Caça furtiva: Procuradoria Geral da República e parceiros apertam o cerco

Posted on
17 September 2018
Com objectivo de melhorar a eficiência na aplicação da nova lei de conservação da biodiversidade e na tramitação processual de casos de crimes contra a fauna bravia, decorre desde hoje, segunda feira, até 21 de Setembro do ano em curso, no Parque Nacional de Gorongosa, província de Sofala, uma capacitação dos principais actores na prevenção e combate a caça furtiva da zona centro do país.

O evento conta com magistrados do Ministério Publico, Investigadores do Serviço Nacional de Investigação Criminal e funcionários das Área Nacional de Conservação, oriundos das Províncias de Sofala, Zambézia, Tete e Manica, para Acção de Formação baseada no Manual Jurídico para Investigação e Procedimento Penal de Crimes Contra a Fauna Bravia.

A formação em referência incide sobre o crime de fauna bravia; identificação de crimes e redes criminosas; auto de noticia; proteção de testemunhas; declarações de impacto; técnicas de investigação, entre outras.
 
Durante o discurso oficial de abertura, a Procuradora Geral Adjunta, Amabélia Chuquela, considerou que “para o Ministério Público, o combate aos crimes contra a fauna bravia, é uma prioridade inadiável e urgente, daí que se espera de todos os formandos maior proveito da formação e que garantam a defesa e protecção da biodiversidade de cada província, actuando de uma forma coordenada e alinhada”. Alias, aquela governante foi mais longe ao afirmar que “é visão do Ministério Público, a especialização dos magistrados, bem como dos investigadores criminais em áreas específicas de intervenção, tendo em conta a necessidade de cada vez mais, dispor de ferramentas que permitam fazer face a criminalidade organizada e desta forma, aumentar o desempenho processual, no exercício das funções”.


 
Por seu turno, o Director de Conservação do WWF, Solani Mhango, referiu que esta formação enquadra-se no Memorando de Entendimento, assinado em 2016, entre a PGR e WWF, na base do qual pretende-se melhorar a eficiência na aplicação da nova lei de conservação da biodiversidade e na tramitação processual de casos de crimes contra a fauna bravia, através de realização de formações no Parque Nacional de Gorongosa e Reserva Nacional do Niassa, bem como visitas de aprendizagem e troca de experiências na República do Zimbabwe e no Parque Nacional de Magoe.


 
Importa realçar que apesar dos vários esforços do governo e parceiros, continuam a ser registados casos de caça furtiva, sendo que, o ultimo mediatizado foi no Parque Nacional de Gorongosa e culminou com a apreensão dos criminosos envolvidos.

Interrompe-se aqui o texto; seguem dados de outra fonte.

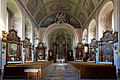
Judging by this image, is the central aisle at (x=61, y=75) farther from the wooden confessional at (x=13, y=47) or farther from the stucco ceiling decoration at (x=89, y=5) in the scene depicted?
the stucco ceiling decoration at (x=89, y=5)

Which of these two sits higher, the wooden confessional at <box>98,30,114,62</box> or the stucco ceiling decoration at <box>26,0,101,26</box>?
the stucco ceiling decoration at <box>26,0,101,26</box>

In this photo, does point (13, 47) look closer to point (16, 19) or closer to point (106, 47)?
point (16, 19)

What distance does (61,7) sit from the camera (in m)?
28.7

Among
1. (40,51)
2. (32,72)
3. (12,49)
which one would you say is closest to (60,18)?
(40,51)

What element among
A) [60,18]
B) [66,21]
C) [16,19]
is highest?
[60,18]

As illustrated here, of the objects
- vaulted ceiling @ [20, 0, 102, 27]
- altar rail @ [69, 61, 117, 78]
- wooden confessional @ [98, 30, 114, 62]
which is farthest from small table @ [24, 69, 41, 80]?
vaulted ceiling @ [20, 0, 102, 27]

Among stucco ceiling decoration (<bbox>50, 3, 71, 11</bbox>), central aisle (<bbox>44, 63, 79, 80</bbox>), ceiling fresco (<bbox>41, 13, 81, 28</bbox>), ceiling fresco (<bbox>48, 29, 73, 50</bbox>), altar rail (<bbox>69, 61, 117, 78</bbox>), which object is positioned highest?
stucco ceiling decoration (<bbox>50, 3, 71, 11</bbox>)

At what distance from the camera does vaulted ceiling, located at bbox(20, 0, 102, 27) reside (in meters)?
21.2

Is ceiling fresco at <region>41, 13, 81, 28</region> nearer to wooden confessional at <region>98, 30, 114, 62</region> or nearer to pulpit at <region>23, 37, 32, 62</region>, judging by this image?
pulpit at <region>23, 37, 32, 62</region>

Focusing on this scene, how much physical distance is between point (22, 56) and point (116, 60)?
9.79 meters

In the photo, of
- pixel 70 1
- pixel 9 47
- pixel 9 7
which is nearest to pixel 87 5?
pixel 70 1

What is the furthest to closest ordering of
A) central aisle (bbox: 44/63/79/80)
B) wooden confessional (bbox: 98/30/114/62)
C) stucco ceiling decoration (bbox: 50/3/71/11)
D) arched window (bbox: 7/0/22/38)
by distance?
stucco ceiling decoration (bbox: 50/3/71/11)
arched window (bbox: 7/0/22/38)
wooden confessional (bbox: 98/30/114/62)
central aisle (bbox: 44/63/79/80)

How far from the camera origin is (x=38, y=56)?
1118 inches

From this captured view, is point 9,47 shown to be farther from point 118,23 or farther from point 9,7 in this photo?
point 118,23
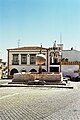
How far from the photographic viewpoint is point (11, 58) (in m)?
57.5

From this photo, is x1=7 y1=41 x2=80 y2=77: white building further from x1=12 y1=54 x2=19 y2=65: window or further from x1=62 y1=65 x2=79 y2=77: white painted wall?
x1=62 y1=65 x2=79 y2=77: white painted wall

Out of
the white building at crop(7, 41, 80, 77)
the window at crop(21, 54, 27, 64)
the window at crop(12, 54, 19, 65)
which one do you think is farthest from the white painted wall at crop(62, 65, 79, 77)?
the window at crop(12, 54, 19, 65)

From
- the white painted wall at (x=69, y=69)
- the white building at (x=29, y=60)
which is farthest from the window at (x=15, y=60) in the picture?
the white painted wall at (x=69, y=69)

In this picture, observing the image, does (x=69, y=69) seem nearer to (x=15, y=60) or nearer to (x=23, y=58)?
(x=23, y=58)

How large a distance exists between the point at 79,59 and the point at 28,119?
182ft

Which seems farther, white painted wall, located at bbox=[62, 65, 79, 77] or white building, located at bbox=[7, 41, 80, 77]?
white building, located at bbox=[7, 41, 80, 77]

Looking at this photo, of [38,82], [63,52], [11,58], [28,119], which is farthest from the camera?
[63,52]

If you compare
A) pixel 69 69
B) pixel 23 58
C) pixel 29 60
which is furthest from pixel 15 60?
pixel 69 69

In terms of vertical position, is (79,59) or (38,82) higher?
(79,59)

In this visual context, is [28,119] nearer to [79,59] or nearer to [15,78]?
[15,78]

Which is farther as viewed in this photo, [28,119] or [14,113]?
[14,113]

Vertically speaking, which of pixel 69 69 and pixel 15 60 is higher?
pixel 15 60

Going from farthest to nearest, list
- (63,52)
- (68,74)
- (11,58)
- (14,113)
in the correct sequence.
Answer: (63,52)
(11,58)
(68,74)
(14,113)

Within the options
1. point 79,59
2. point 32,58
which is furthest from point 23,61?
point 79,59
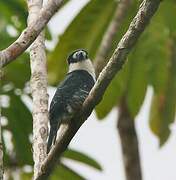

Neste contexto, o administrador do Parque Nacional de Gorongosa, Pedro Maugura, ressaltou que este evento ocorre num momento especial para área de conservação na medida em que, recentemente, ficou provado que a caça a furtiva não é feita por pessoas com necessidades primárias, mas sim por pessoas de classe média/alta, que tem na caça uma actividade de lazer.Assim, Maugura entende que há necessidade de os magistrados aplicarem penas duras contra os infratores, de modo a desencorajar estas práticas que atentam a conservação ambiental e a biodiversidade.
 
 

 
A presente capacitação tem duração de cinco dias e envolve vários parceiros a destacar; Procuradoria-Geral da República, WWF (através de Fundos do Governo Alemão para implementar um projecto de combate a crimes contra a fauna bravia em Moçambique), USAID; UNODC e Cooperação Alemã de Portugal.